_SHORT TASK_.
Copy out all of the material, matching it word for word.

_DATA PROVIDED_.
▶
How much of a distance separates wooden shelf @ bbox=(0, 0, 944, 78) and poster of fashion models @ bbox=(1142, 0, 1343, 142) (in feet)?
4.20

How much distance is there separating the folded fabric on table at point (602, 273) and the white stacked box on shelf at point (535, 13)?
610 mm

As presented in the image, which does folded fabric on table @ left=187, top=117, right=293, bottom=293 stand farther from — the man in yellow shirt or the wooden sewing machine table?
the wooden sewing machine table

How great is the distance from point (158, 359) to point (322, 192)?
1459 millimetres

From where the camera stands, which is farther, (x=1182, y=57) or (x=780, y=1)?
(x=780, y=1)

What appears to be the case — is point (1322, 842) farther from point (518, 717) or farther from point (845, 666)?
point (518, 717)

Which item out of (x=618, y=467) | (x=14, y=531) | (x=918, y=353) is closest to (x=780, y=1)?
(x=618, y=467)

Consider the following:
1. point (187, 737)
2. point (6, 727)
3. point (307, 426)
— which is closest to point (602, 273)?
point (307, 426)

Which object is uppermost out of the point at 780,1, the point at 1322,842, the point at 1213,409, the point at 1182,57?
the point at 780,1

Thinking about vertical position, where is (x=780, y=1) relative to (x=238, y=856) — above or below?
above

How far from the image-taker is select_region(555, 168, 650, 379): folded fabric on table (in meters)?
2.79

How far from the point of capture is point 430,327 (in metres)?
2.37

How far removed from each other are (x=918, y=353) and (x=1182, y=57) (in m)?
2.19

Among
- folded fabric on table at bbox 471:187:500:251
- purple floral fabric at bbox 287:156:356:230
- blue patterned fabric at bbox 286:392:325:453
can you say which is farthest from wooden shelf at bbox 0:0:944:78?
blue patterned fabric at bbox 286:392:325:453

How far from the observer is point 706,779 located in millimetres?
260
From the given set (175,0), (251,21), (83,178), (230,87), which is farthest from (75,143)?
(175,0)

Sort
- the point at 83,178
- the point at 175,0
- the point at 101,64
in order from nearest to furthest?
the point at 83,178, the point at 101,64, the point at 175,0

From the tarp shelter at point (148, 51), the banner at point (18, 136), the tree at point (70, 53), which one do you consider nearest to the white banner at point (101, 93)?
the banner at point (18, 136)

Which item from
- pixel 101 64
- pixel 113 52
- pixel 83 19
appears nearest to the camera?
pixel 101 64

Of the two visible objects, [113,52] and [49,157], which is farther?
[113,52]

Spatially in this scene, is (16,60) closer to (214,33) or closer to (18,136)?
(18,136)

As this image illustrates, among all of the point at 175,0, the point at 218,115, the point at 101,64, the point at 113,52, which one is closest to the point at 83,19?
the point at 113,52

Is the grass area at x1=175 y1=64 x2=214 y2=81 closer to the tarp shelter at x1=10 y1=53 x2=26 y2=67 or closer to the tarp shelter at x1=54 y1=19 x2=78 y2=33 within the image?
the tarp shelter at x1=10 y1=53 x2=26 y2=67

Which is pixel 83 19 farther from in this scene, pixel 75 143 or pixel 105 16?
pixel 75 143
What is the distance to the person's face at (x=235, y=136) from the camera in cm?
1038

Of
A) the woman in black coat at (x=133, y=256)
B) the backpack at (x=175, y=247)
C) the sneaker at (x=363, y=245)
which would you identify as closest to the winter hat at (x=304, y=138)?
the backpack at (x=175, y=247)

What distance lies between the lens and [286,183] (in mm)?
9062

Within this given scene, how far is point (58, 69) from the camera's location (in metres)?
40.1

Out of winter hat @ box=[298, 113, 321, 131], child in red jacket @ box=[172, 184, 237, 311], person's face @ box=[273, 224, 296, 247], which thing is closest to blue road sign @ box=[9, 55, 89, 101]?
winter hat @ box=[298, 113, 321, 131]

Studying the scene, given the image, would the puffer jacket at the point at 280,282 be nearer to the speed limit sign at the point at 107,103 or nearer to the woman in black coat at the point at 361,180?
◀
_ANSWER TO THE PROBLEM_.
How much of a distance separates wooden shelf @ bbox=(0, 0, 944, 78) and poster of fashion models @ bbox=(1142, 0, 1343, 142) (in feet)?
4.20

How much distance is there separating the folded fabric on table at point (602, 273) and the white stacked box on shelf at point (535, 13)?
610 mm

As presented in the image, which does folded fabric on table @ left=187, top=117, right=293, bottom=293 stand farther from — the man in yellow shirt or the wooden sewing machine table?
the wooden sewing machine table

How great is the distance from point (158, 359) to point (322, 192)?
1459 millimetres

From where the camera stands, which is farther, (x=1182, y=57) or (x=780, y=1)?
(x=780, y=1)

What appears to be the case — is point (1322, 842) farther from point (518, 717) or farther from point (845, 666)?
point (518, 717)

Which item out of (x=618, y=467) | (x=14, y=531) | (x=918, y=353) is closest to (x=780, y=1)?
(x=618, y=467)

Consider the following:
1. point (187, 737)
2. point (6, 727)
3. point (307, 426)
— which is closest to point (602, 273)?
point (307, 426)

Which object is uppermost out of the point at 780,1, the point at 1322,842, the point at 1213,409, the point at 1182,57?
the point at 780,1

Thinking about vertical position, where is (x=780, y=1) relative to (x=238, y=856) — above or below?
above

How far from the image-taker is select_region(555, 168, 650, 379): folded fabric on table (in meters)?
2.79

How far from the point of capture is point 430,327 (in metres)?
2.37

How far removed from each other are (x=918, y=353) and (x=1182, y=57) (in m)?
2.19

Among
- folded fabric on table at bbox 471:187:500:251
- purple floral fabric at bbox 287:156:356:230
- blue patterned fabric at bbox 286:392:325:453
can you say which is farthest from wooden shelf at bbox 0:0:944:78?
blue patterned fabric at bbox 286:392:325:453

How far from the observer is point 706,779 located in millimetres?
260
From the given set (175,0), (251,21), (83,178), (230,87), which is farthest from (75,143)?
(175,0)

Sort
- the point at 83,178
- the point at 175,0
- the point at 101,64
in order from nearest to furthest?
the point at 83,178, the point at 101,64, the point at 175,0

From the tarp shelter at point (148, 51), the banner at point (18, 136), the tree at point (70, 53), which one do you consider nearest to the white banner at point (101, 93)?
the banner at point (18, 136)

Which item from
- pixel 101 64
- pixel 113 52
- pixel 83 19
appears nearest to the camera?
pixel 101 64

Of the two visible objects, [113,52] and [49,157], which is farther?
[113,52]

Spatially in this scene, is (16,60) closer to (214,33) or closer to (18,136)?
(18,136)

As this image illustrates, among all of the point at 175,0, the point at 218,115, the point at 101,64, the point at 113,52, which one is closest to the point at 83,19?
the point at 113,52

Is the grass area at x1=175 y1=64 x2=214 y2=81 closer to the tarp shelter at x1=10 y1=53 x2=26 y2=67 or closer to the tarp shelter at x1=54 y1=19 x2=78 y2=33 within the image?
the tarp shelter at x1=10 y1=53 x2=26 y2=67

Which is pixel 83 19 farther from in this scene, pixel 75 143 or pixel 105 16?
pixel 75 143
What is the distance to the person's face at (x=235, y=136) from the camera in cm?
1038

Of
A) the woman in black coat at (x=133, y=256)
B) the backpack at (x=175, y=247)
C) the sneaker at (x=363, y=245)
which would you identify as closest to the winter hat at (x=304, y=138)?
the backpack at (x=175, y=247)

What distance lies between the lens and [286,183] (in mm)?
9062

Within this given scene, how far is point (58, 69) from the camera's location (in metres)?
40.1

Out of winter hat @ box=[298, 113, 321, 131], child in red jacket @ box=[172, 184, 237, 311], person's face @ box=[273, 224, 296, 247], which thing is closest to blue road sign @ box=[9, 55, 89, 101]?
winter hat @ box=[298, 113, 321, 131]

Studying the scene, given the image, would the puffer jacket at the point at 280,282 be nearer to the speed limit sign at the point at 107,103 or nearer to the woman in black coat at the point at 361,180?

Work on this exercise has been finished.